Determining what remains in the indictment could involve a pre-election hearing with testimony and evidence surrounding the events of Jan. 6. It’s unclear how that would look, but observers have speculated about the nature of such a hearing amid a highly charged election season.
Robert Ray, one of former President Trump’s impeachment attorneys, told The Epoch Times that the hearing would “essentially” be a “mini-trial.
“I just think that that’s a complete abuse and misuse of the criminal justice process,” he said.
Judge Chutkan has yet to outline how she will proceed, but former federal prosecutor Neama Rahmani speculated to The Epoch Times that she might hold an evidentiary hearing before the election. Mr. Rahmani said that the “ball is really in her court now.”
Jury
An evidentiary hearing could inform the court’s decisions but almost certainly won’t resolve questions about what remains in the indictment. Judge Chutkan’s rulings are subject to an appeal, which the Trump legal team would likely pursue.

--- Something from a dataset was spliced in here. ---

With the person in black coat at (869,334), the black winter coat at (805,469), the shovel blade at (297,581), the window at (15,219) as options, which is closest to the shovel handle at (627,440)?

Assuming the case reaches trial, that hearing could inform the scope of information jurors receive prior to issuing a verdict. The Supreme Court’s majority rejected the idea that juries could consider evidence concerning the former president’s official acts.
“That proposal threatens to eviscerate the immunity we have recognized,” Justice Roberts wrote. “It would permit a prosecutor to do indirectly what he cannot do directly—invite the jury to examine acts for which a President is immune from prosecution to nonetheless prove his liability on any charge.”

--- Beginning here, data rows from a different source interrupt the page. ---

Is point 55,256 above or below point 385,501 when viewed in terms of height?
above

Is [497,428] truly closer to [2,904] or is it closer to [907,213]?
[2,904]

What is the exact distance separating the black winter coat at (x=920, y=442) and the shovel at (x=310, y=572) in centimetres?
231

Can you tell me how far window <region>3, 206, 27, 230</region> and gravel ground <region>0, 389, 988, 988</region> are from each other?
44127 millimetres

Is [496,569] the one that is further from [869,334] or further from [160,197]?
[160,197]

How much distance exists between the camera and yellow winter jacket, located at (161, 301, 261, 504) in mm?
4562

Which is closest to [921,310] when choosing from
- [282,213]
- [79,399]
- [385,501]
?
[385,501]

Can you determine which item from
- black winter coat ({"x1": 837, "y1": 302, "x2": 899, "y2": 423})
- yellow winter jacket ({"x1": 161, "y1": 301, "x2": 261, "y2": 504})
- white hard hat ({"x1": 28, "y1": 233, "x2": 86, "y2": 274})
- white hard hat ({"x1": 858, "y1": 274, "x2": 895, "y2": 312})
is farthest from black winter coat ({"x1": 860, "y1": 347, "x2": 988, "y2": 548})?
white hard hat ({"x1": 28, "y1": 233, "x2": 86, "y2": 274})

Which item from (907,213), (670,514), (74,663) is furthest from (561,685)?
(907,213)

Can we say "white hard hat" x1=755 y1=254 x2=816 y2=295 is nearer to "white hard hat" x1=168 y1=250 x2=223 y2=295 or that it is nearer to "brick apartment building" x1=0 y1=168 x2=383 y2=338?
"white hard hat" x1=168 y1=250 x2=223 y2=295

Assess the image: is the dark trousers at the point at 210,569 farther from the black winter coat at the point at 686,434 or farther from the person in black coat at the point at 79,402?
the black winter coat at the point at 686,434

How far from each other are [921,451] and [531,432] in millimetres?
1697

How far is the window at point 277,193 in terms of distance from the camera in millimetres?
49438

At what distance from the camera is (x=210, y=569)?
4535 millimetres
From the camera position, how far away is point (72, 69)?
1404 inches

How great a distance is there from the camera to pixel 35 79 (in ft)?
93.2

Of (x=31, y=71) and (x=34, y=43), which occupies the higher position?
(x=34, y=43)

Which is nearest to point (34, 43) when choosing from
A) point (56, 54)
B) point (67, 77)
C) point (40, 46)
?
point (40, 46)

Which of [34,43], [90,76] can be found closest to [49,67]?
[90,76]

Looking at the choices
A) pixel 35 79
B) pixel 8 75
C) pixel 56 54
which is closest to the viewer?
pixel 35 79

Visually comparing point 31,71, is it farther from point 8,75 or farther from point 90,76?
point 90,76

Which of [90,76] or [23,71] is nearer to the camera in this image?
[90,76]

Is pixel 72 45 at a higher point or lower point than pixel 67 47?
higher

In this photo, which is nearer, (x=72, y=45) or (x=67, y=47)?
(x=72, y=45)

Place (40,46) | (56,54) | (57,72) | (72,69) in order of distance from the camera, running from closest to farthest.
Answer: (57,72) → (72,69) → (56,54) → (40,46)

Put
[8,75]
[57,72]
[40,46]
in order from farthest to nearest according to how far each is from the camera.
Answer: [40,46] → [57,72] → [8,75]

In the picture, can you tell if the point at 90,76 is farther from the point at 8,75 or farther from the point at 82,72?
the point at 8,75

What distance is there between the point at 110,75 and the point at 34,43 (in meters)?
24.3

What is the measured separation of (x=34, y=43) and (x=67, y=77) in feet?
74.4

Mr. Johnson told The Epoch Times that the case “is clearly going to come down to jury selection.”
“Those who will see Donald Trump as a threat to American democracy … are going to convict him, regardless of what the Supreme Court says, regardless of what an official act is.”
Future Appeals and Delays
However the district court rules on the scope of former President Trump’s immunity, legal experts indicated a good chance the case will be remanded to the DC appeals court or the U.S. Supreme Court.
“This is months, if not years, from heading to trial, and I would note, of course, that if Donald Trump wins the election, he is going to order this case to be dismissed, and he will fire Jack Smith,” Mr. Malcolm told The Epoch Times.
Mr. Johnson told The Epoch Times he thinks Judge Chutkan will “try to rule pretty quickly, but I think that ruling is going to be caught up in some kind of appeal.”
The prospect for appeals seemed greater, given the nature of the case.
In her concurring opinion, Justice Amy Coney Barrett wrote: “As for interlocutory review, our precedent recognizes that resolving certain legal issues before trial is necessary to safeguard important constitutional interests—here, Executive Branch independence on matters that Article II assigns to the President’s discretion.”
Florida Judge Aileen Cannon ruled that Mr. Smith’s appointment was unconstitutional, complicating the appeals process. That ruling conflicted with a DC circuit ruling in 2019 that upheld Mr. Mueller’s appointment.
Former President Trump’s attorneys could use that opinion to dispute Mr. Smith’s legitimacy in the Washington case, potentially teeing up a potential Supreme Court ruling if both Judge Chutkan and the U.S. Court of Appeals for the DC Circuit reject it.
Justice Clarence Thomas, who was quoted in Judge Cannon’s opinion, was sympathetic to this argument in his concurring opinion on the immunity decision. None of the other justices joined that opinion but Justice Brett Kavanaugh expressed concern about the special counsel’s power during oral argument on April 25.